* BRIEF
Each line from the one that holds "Looking at the scene, would" to the end of the records is to be retyped exactly. Pictures are not part of the copy.

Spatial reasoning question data
□ □ □ □

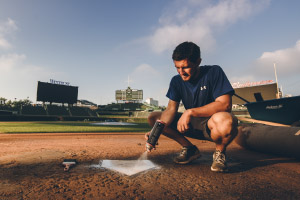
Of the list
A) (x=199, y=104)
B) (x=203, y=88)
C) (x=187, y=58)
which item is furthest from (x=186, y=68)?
(x=199, y=104)

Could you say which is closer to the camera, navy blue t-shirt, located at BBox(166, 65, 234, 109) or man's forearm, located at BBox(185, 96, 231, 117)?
man's forearm, located at BBox(185, 96, 231, 117)

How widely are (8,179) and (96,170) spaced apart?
818mm

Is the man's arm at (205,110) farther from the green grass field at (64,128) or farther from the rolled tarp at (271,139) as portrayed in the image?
the green grass field at (64,128)

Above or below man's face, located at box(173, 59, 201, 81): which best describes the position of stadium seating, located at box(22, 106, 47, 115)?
below

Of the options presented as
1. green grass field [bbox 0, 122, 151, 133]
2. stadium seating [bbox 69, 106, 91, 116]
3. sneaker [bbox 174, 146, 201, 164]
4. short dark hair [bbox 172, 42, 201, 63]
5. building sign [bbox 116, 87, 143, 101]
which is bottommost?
green grass field [bbox 0, 122, 151, 133]

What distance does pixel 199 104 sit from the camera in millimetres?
2354

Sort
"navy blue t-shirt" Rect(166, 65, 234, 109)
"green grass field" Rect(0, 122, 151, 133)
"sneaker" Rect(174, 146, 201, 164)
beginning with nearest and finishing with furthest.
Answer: "navy blue t-shirt" Rect(166, 65, 234, 109) < "sneaker" Rect(174, 146, 201, 164) < "green grass field" Rect(0, 122, 151, 133)

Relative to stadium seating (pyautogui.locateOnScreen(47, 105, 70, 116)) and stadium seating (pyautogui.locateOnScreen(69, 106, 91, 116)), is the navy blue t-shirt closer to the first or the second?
stadium seating (pyautogui.locateOnScreen(47, 105, 70, 116))

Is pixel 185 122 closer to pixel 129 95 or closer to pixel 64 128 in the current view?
pixel 64 128

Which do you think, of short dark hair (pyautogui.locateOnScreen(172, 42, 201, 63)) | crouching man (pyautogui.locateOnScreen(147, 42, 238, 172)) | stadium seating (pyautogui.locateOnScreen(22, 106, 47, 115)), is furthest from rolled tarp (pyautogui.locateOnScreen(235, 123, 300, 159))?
stadium seating (pyautogui.locateOnScreen(22, 106, 47, 115))

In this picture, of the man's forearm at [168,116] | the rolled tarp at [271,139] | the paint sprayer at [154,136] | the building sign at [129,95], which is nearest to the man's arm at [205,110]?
the paint sprayer at [154,136]

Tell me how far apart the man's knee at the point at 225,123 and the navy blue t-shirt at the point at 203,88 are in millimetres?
269

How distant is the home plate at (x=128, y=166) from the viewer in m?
1.95

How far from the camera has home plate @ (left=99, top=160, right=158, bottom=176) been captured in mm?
1945
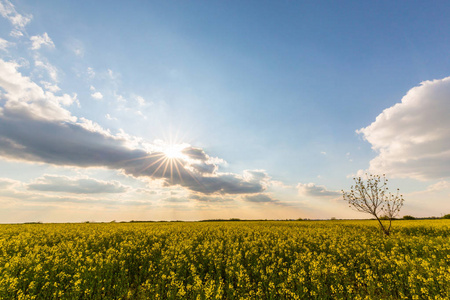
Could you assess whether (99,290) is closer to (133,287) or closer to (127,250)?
(133,287)

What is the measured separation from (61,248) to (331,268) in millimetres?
15128

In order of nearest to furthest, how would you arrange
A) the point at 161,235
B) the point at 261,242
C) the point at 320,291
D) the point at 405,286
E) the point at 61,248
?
the point at 320,291 < the point at 405,286 < the point at 61,248 < the point at 261,242 < the point at 161,235

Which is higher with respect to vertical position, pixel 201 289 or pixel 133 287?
pixel 201 289

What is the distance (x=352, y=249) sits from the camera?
527 inches

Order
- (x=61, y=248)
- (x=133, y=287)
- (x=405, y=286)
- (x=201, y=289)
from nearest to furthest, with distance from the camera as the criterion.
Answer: (x=201, y=289)
(x=405, y=286)
(x=133, y=287)
(x=61, y=248)

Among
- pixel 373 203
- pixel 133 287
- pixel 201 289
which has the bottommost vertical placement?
pixel 133 287

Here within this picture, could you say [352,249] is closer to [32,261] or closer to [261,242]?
[261,242]

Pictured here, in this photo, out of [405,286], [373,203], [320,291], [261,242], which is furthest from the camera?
[373,203]

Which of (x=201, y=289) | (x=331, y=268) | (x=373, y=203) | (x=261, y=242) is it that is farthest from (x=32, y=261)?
(x=373, y=203)

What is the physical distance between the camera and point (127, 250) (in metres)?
13.2

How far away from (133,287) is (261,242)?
27.9 ft

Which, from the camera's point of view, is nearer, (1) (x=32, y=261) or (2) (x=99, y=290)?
(2) (x=99, y=290)

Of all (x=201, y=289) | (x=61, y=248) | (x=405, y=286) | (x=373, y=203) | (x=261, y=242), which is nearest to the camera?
(x=201, y=289)

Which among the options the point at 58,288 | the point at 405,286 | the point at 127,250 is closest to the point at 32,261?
the point at 58,288
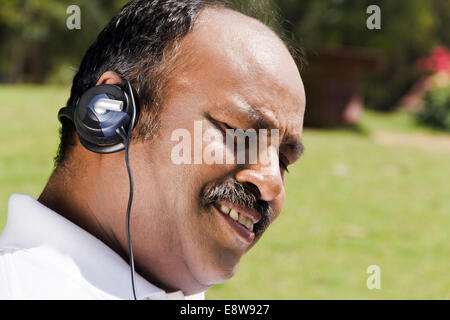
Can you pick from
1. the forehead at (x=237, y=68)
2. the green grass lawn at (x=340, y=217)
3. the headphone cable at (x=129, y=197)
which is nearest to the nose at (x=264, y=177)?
the forehead at (x=237, y=68)

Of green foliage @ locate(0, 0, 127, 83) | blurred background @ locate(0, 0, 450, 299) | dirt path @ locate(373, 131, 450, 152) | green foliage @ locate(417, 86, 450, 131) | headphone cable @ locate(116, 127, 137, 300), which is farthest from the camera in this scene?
green foliage @ locate(0, 0, 127, 83)

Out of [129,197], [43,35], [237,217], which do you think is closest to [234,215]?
[237,217]

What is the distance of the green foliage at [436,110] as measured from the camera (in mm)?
10562

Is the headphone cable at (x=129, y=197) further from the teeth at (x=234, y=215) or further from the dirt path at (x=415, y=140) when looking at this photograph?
the dirt path at (x=415, y=140)

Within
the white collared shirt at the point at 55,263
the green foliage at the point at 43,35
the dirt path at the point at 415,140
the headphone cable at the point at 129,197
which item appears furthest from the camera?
the green foliage at the point at 43,35

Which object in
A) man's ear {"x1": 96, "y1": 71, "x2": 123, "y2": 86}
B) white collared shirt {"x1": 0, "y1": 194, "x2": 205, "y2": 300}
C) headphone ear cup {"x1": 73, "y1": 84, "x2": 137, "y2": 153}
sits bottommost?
white collared shirt {"x1": 0, "y1": 194, "x2": 205, "y2": 300}

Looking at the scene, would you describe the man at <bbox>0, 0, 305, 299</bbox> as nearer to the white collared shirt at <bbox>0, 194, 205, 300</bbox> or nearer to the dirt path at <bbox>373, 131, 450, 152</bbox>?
the white collared shirt at <bbox>0, 194, 205, 300</bbox>

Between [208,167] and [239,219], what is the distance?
0.47 feet

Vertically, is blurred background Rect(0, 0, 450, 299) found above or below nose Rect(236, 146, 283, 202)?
below

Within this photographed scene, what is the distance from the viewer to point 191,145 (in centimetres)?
128

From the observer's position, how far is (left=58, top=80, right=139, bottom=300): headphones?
1.28 meters

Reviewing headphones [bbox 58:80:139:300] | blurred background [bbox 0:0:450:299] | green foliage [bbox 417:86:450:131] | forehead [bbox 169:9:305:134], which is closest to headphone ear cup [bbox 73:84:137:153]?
headphones [bbox 58:80:139:300]

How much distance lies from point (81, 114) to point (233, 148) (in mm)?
336
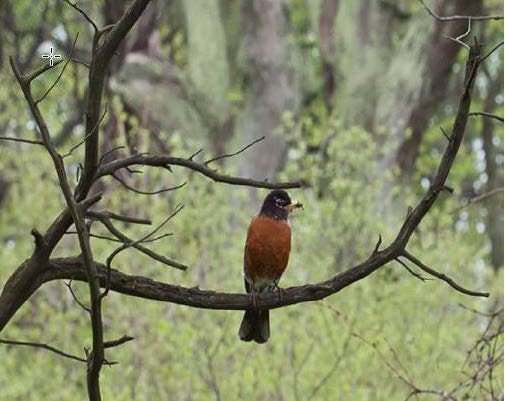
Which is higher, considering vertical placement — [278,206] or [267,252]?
[278,206]

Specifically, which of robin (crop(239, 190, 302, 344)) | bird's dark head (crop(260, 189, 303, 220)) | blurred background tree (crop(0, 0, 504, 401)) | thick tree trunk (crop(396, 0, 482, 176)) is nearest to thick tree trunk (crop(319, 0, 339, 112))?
blurred background tree (crop(0, 0, 504, 401))

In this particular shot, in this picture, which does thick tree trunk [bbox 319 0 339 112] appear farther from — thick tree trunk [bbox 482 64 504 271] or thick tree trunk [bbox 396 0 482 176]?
thick tree trunk [bbox 482 64 504 271]

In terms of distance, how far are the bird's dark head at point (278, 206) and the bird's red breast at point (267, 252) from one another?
81 millimetres

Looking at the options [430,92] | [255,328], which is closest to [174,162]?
[255,328]

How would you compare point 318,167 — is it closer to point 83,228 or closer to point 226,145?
point 226,145

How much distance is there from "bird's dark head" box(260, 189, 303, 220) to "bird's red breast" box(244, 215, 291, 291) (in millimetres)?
81

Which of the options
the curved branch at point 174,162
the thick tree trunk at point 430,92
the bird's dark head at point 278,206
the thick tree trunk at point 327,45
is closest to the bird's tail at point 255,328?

□ □ □ □

* EXERCISE ANSWER
Looking at the scene, would you describe the man at <bbox>0, 0, 305, 299</bbox> as nearer to the white collared shirt at <bbox>0, 194, 205, 300</bbox> or nearer to the dirt path at <bbox>373, 131, 450, 152</bbox>?
the white collared shirt at <bbox>0, 194, 205, 300</bbox>

Between [208,167] and [239,219], what is the distance?
0.47 feet

Vertically, is blurred background Rect(0, 0, 450, 299) found above or below nose Rect(236, 146, 283, 202)?
below

Within this photographed scene, what is the distance from the viewer to point 191,145 (in centimetres)?
128

From the observer's position, how far is (left=58, top=80, right=139, bottom=300): headphones?
1.28 meters

Reviewing headphones [bbox 58:80:139:300] | blurred background [bbox 0:0:450:299] | green foliage [bbox 417:86:450:131] | forehead [bbox 169:9:305:134], which is closest to headphone ear cup [bbox 73:84:137:153]?
headphones [bbox 58:80:139:300]

How much distance lies from point (81, 114) to point (233, 148) (in mm)?
336
Which is higher, considering vertical placement — [278,206] or [267,252]?
[278,206]

Specifically, which of robin (crop(239, 190, 302, 344)) | bird's dark head (crop(260, 189, 303, 220)) | blurred background tree (crop(0, 0, 504, 401)) | thick tree trunk (crop(396, 0, 482, 176)) is nearest to thick tree trunk (crop(319, 0, 339, 112))?
blurred background tree (crop(0, 0, 504, 401))

In this particular shot, in this picture, which does thick tree trunk [bbox 319 0 339 112] appear farther from — thick tree trunk [bbox 482 64 504 271] or thick tree trunk [bbox 396 0 482 176]?
thick tree trunk [bbox 482 64 504 271]

In terms of distance, how far are the bird's dark head at point (278, 206) and the bird's red breast at point (267, 252) from one another?
81 millimetres

Looking at the options [430,92] | [255,328], which is closest to [174,162]?
[255,328]

How would you compare point 318,167 — is it closer to point 83,228 or closer to point 226,145?
point 226,145

How much distance is there from "bird's dark head" box(260, 189, 303, 220) to "bird's red breast" box(244, 215, 291, 291) (in millimetres)?
81

Which of the options
the curved branch at point 174,162
the thick tree trunk at point 430,92
the bird's dark head at point 278,206
the thick tree trunk at point 327,45
is closest to the bird's tail at point 255,328?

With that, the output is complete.